From Aziz Ansari to Dave Chappelle, the Riyadh Comedy Festival 2025 has lined up some of the world’s biggest names, showering them with cheques that would make even a Sri Lankan politician blush. Reports say some comics were offered as much as $1.6 million for a single show.
The dates? Couldn’t be more awkward. The festival runs smack over the seventh anniversary of Jamal Khashoggi’s murder — the Saudi journalist brutally cut down in his own consulate. And this while Saudi jails remain packed with dissidents, women’s rights activists, and journalists who dared to speak.
Human Rights Watch is pleading with the comics: don’t just take the cash, use the mic. Urge the Saudis to release people like Waleed Abu al-Khair, serving 15 years for human rights activism, or Manahel al-Otaibi, a fitness instructor sentenced to prison for promoting women’s rights online.
But what do we hear instead?
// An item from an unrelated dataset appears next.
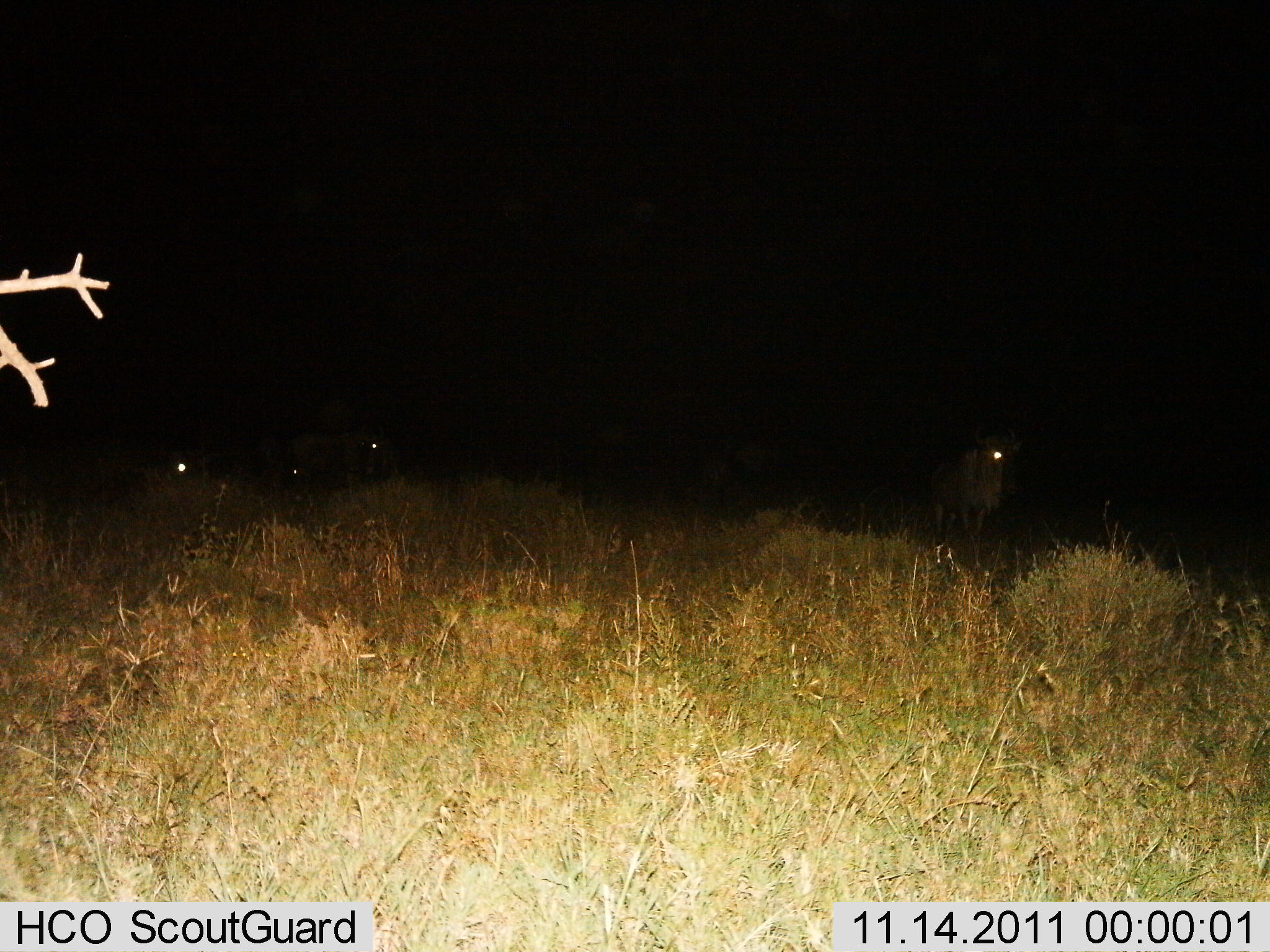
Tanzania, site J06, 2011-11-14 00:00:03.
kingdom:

Comedian Tim Dillon joked openly on his podcast that the Saudis were paying him “enough to look the other way.” Price tag? $375,000. For one night. Then — surprise, surprise — he was dropped after making a few too many quips about migrant workers.
Sound familiar? In Sri Lanka, we’ve seen it too. Governments hire international PR firms, roll out mega-events, concerts, and sports spectacles — all to polish an image while ordinary people struggle with the cost of living and critics are brushed aside.
The parallel is chilling:
Saudi Arabia: paying comedians to stay quiet about prisons.
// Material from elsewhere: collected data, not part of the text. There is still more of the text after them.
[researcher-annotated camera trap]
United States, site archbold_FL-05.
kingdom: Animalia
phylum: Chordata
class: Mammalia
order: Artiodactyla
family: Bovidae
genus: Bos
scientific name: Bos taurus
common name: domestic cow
Sri Lanka: paying millions to foreign PR campaigns while corruption scandals, IMF struggles, and cost-of-living protests rage at home.
And let’s be honest: the silence of these comics isn’t too different from the silence of many of our own local stars, who’ll sing at state-sponsored shows but won’t whisper a word about corruption, police abuse, or missing funds.
The biggest joke? Saudi Arabia wants the world to see punchlines, not prison lines. But every time a big-name comic lands in Riyadh, it only highlights the contrast: freedom on stage for foreigners, but a cell block for Saudis who dare to speak.
As one activist put it: “They bought comedy.”
In Colombo, that rings a bell — because we know all about buying silence.